O marxista Michael Löwy defende que o debate sobre o meio ambiente torna ainda mais urgente a tomada dos meios de produção pela classe trabalhadora, para que o modo de produção capitalista seja redefinido. Ao mesmo tempo, ele vê que o socialismo encontra na ecologia a sua crítica, visto que a esquerda por anos negou o debate sobre o assunto.

"O aquecimento global não é resultado do ‘homem’, mas do capitalismo. Os documentos dos cientistas não tratam disto. É tarefa nossa, enquanto marxistas, explicar esta verdade elementar: o capitalismo é o grande responsável pela catástrofe climática que se aproxima", expõe Löwy, em entrevista por e-mail ao Brasil de Fato.

As alternativas apresentadas pelo capitalismo (tal e qual o mercado de direitos de poluir, seqüestro de carbono, biocarburantes, energia nuclear etc.), segundo Löwy, não curam a ferida de uma humanidade em vias de extinção. "O problema do aquecimento global é gigantesco e exige respostas radicais: mudança da estrutura do sistema energético, substituição dos combustíveis fósseis pela energia eólica e solar, transformação radical do aparelho produtivo e dos padrões de consumo capitalistas. Em outras palavras, será necessária uma mudança do paradigma de civilização e uma planificação socialista, democrática e ecológica da economia", pondera.

Países hegemônicos não respeitam compromissos assumidos

Em 1990, a Organização das Nações Unidas (ONU) promoveu a Convenção – Quadro sobre a Mudança de Clima, onde se definiu que os países industrializados deveriam diminuir em 5,2% a emissão de gás carbônico (CO²) para o atmosfera. Em 1997, o compromisso foi regulamentado na Convenção de Kyoto. Porém, os países dominantes encontraram uma forma de inverter o jogo a seu favor.

Ao invés de criar instrumentos públicos para diminuir a emissão de poluentes, adotaram os Mecanismos de Desenvolvimento Limpo (MDL).
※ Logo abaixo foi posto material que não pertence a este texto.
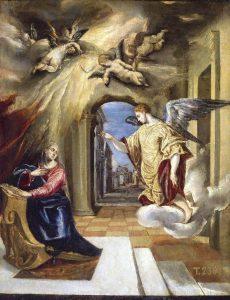 Annunciation El Greco (1570-1575) Museo del Prado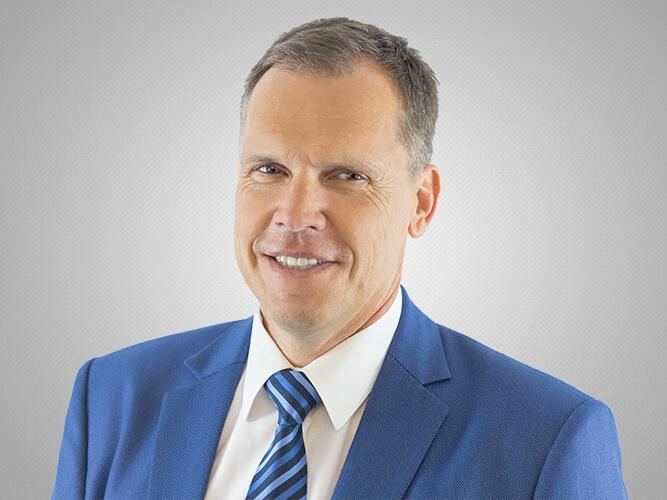Ralf Midasch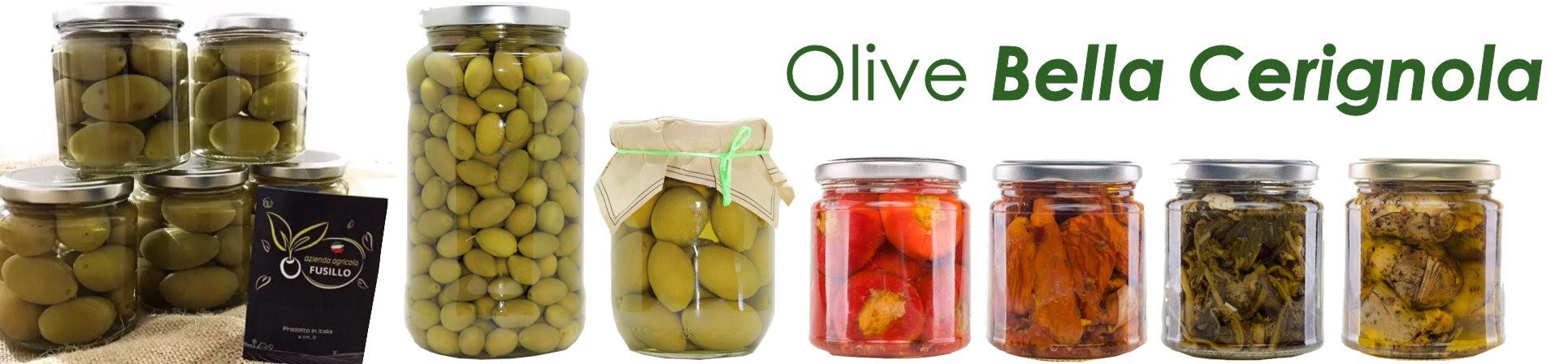 vendita online olive Bella Cerignola e sottoli - AGRICOLA FUSILLO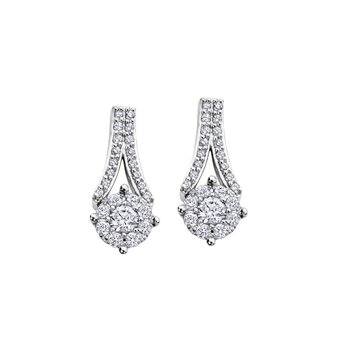 Cluster Diamond Drop Earrings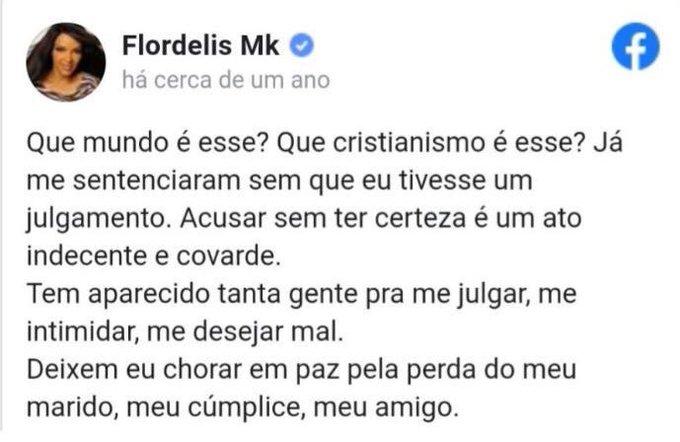 Publicação no Facebook de Flordelis
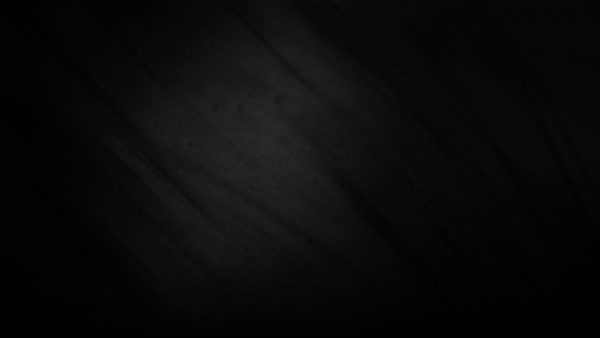 solid-black-wallpaper5-600x338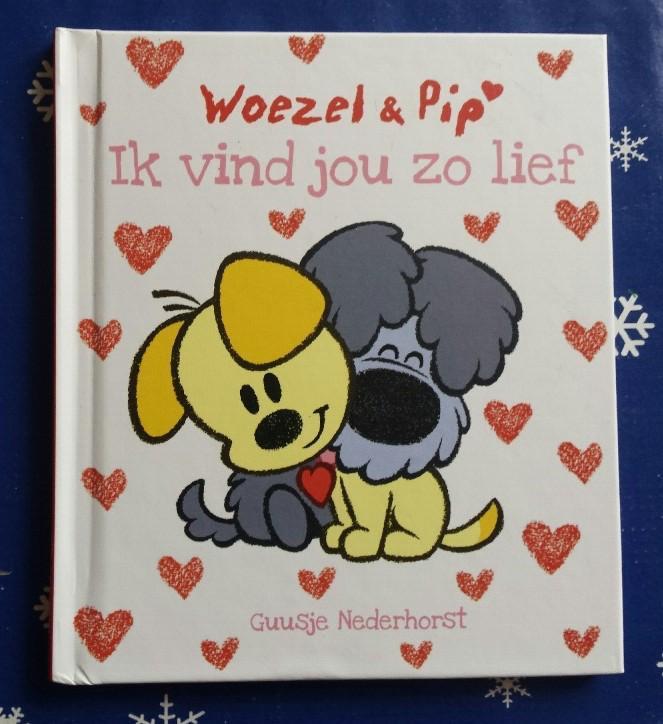 boeken thema liefde en valentijn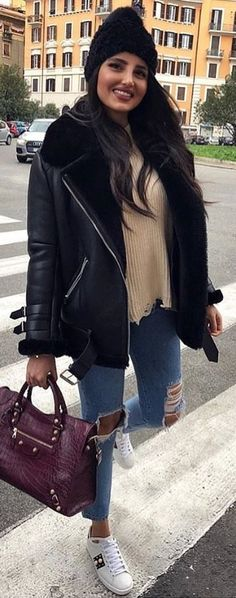 #winter #outfits black leather jacket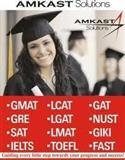 Pripreme za TOEFL, SAT, GRE, GMat Ielts = engleski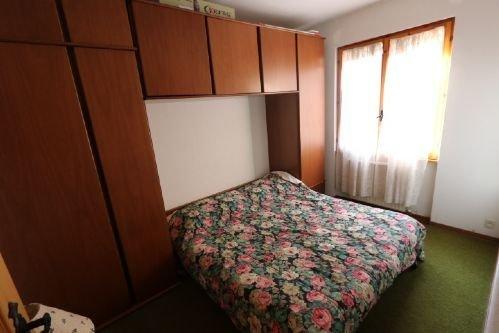 Foto 9 di Appartamento Capannette di Pei, Zerba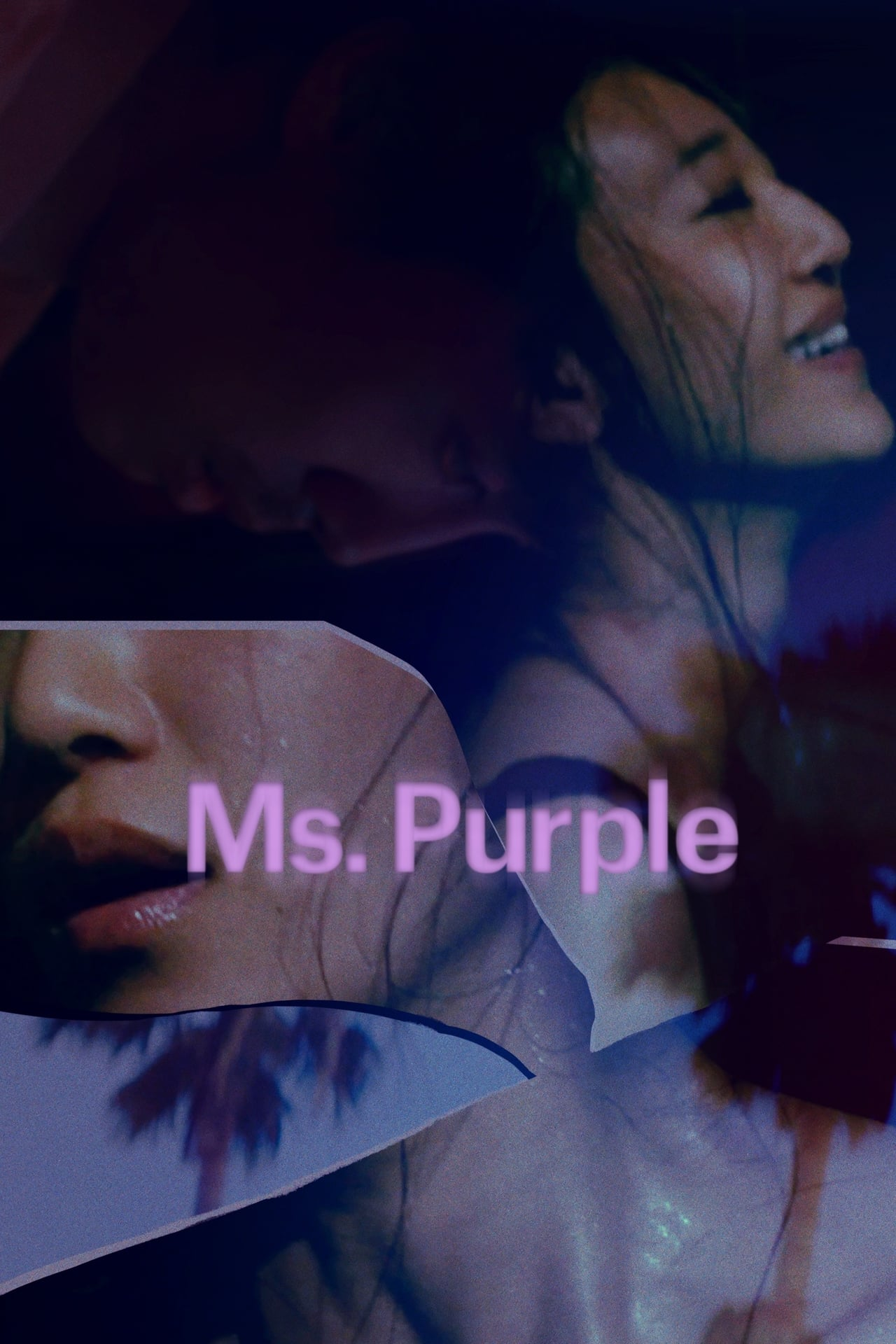 Ms. Purple poster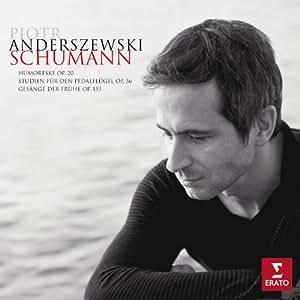 Schumann : Pièces pour piano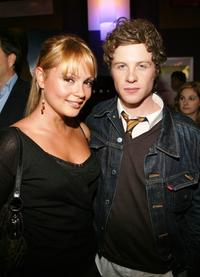 Beatrice Rosen and Ashton Holmes at the premiere of
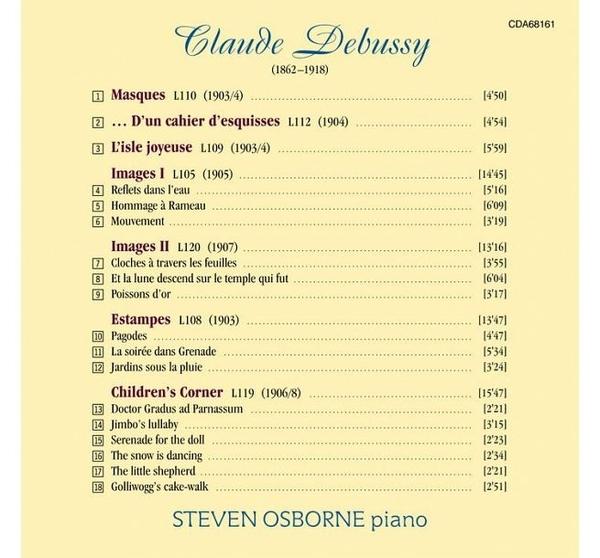 【停看聽音響唱片】【CD】德布西:兒童天地、快樂島、版畫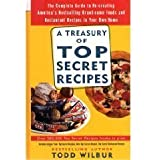 A Treasury of Top Secret Recipes
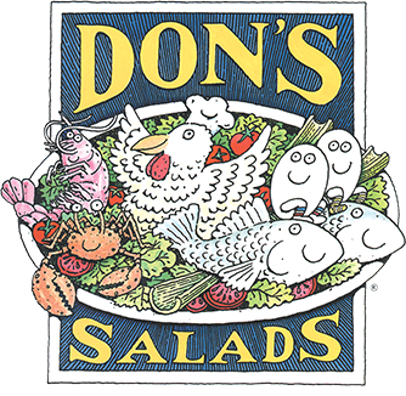 logo Dons Salads full view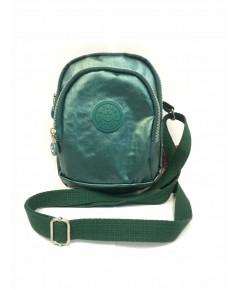 กระเป๋า Kipling  สะพายข้าง 8x5 นิ้ว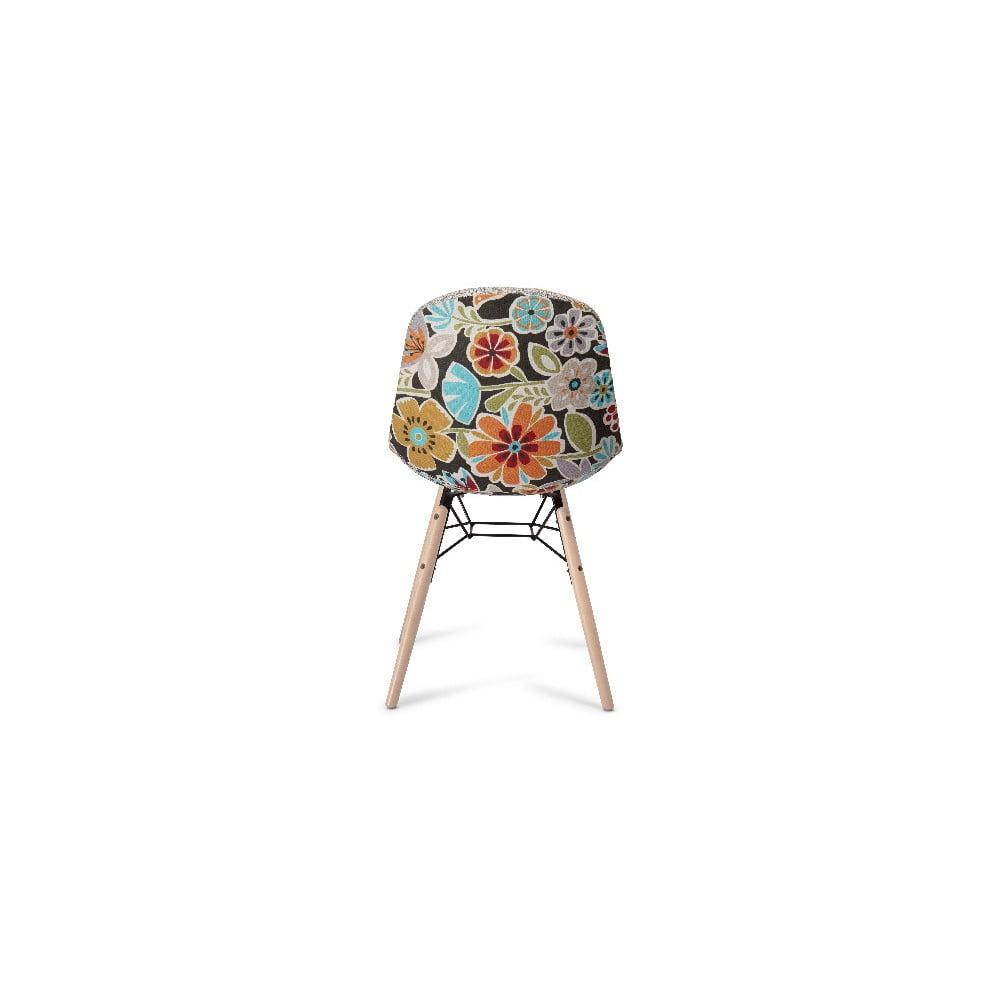 Beżowa krzesło z nogami z drewna bukowego Furnhouse Sun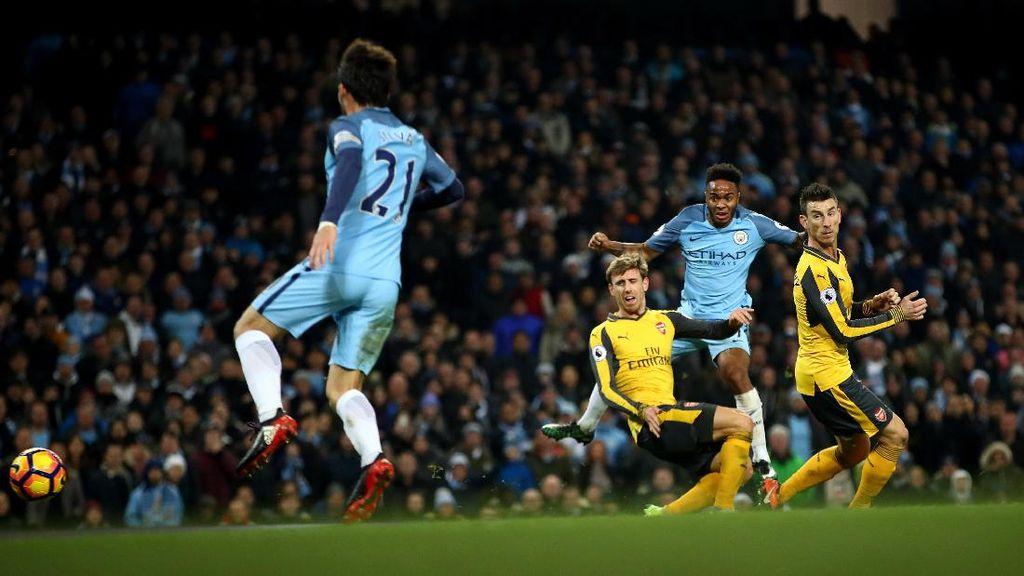 Dobel Big Match: City vs Arsenal dan Chelsea vs MU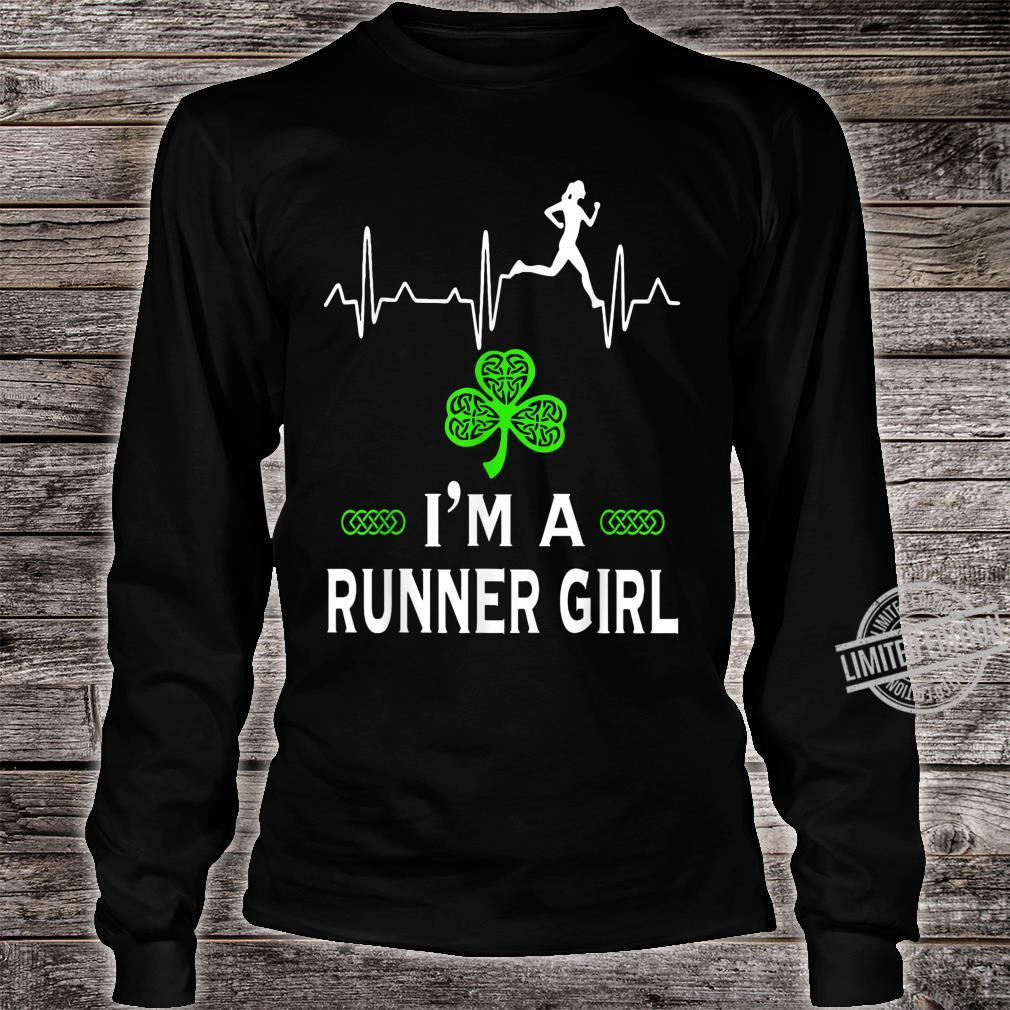 I'm a Runner girl for St Patrick's Day Shirt long sleeved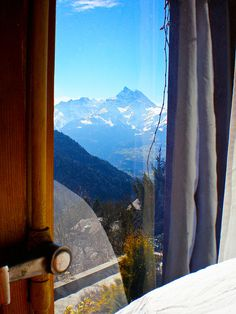 Room with a View // Gryon, Switzerland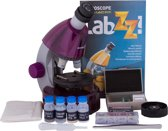 Kinder microscoop LabZZ M101 Violet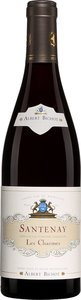 Albert Bichot Santenay Les Charmes 2014 Bottle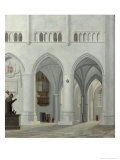 Interior of the Church of St. Bavo, Haarlem, 1630 Giclee Print by Pieter Jansz Saenredam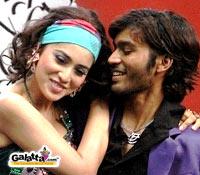 Dhanush, Shriya together again 22200810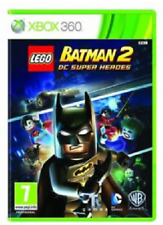 XBox 360 - LEGO Batman 2 DC Super Heroes **New & sealed** Official UK Stock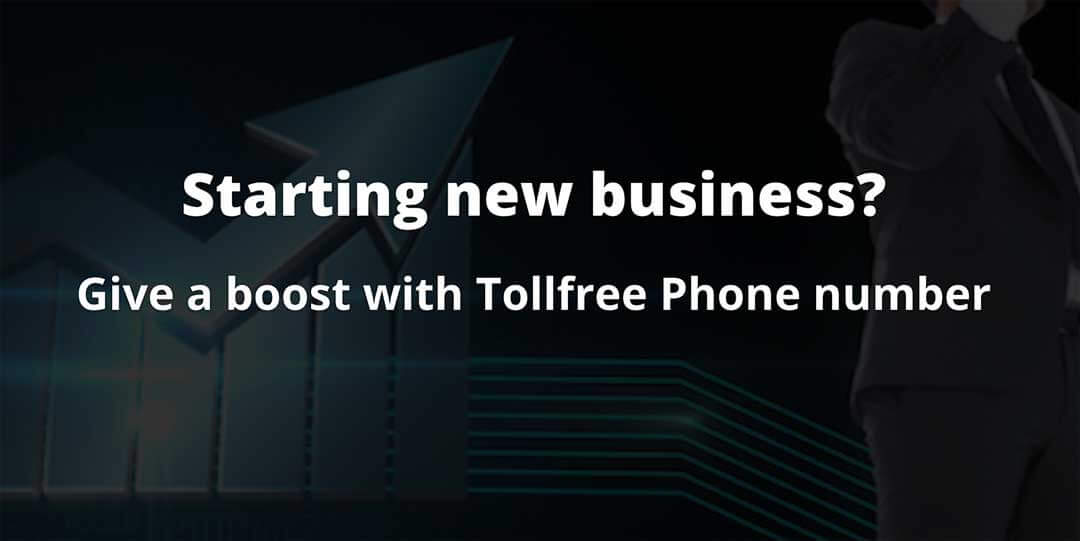Toll free number | Buy 1800 toll free numbers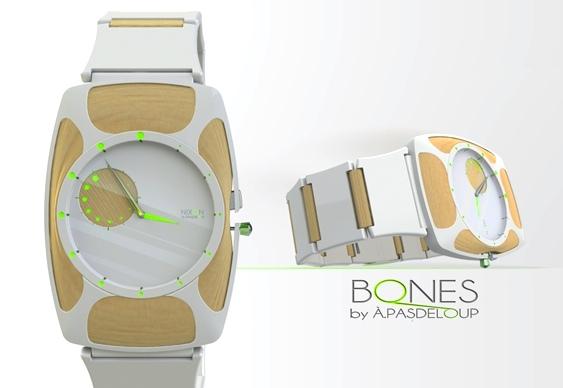 Relógio de Pulso Design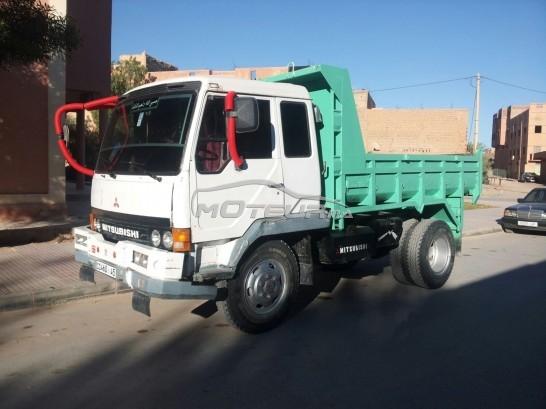 Camion au Maroc MITSUBISHIFk - 153875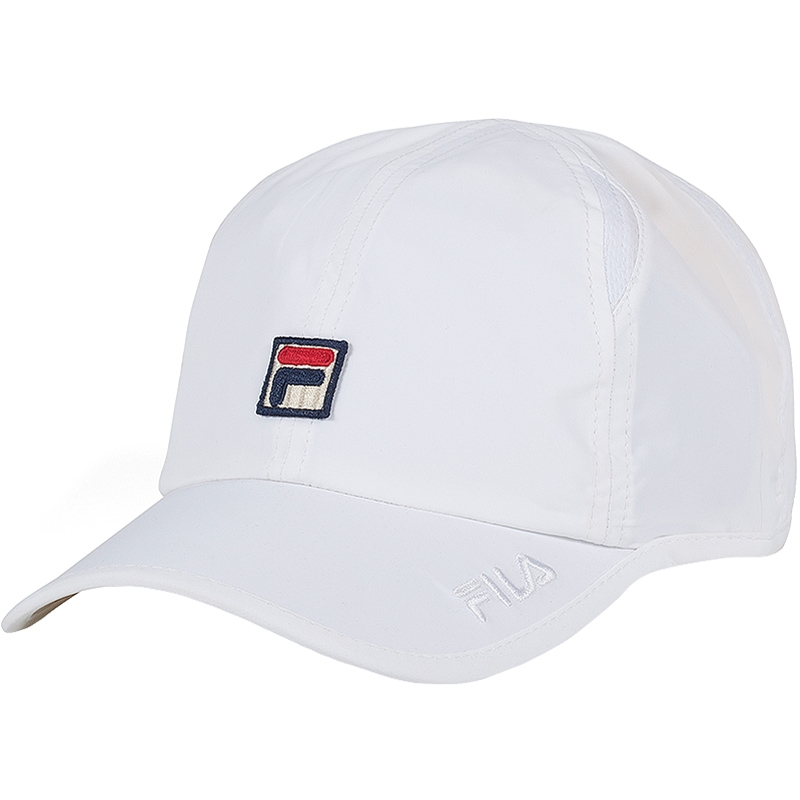Fila Solid Runner Tennis Hat White 7f27d0cd7514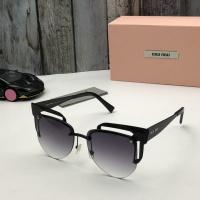 MIU MIU AAA Quality Sunglasses #544115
Com isso, o direito de não poluir podia ser comprado na bolsa de valores, permitindo assim que as transnacionais seguissem poluindo em suas zonas industriais, dentro ou fora dos países de origem. Tal política é conhecida como "seqüestro de carbono".

Porém, em meio a isso, os meios de comunicação se voltam para a análise do ex-candidato à Presidência dos Estados Unidos, Al Gore, para quem os empresários podem fazer da preservação do planeta mais uma chance para fechar um bom negócio.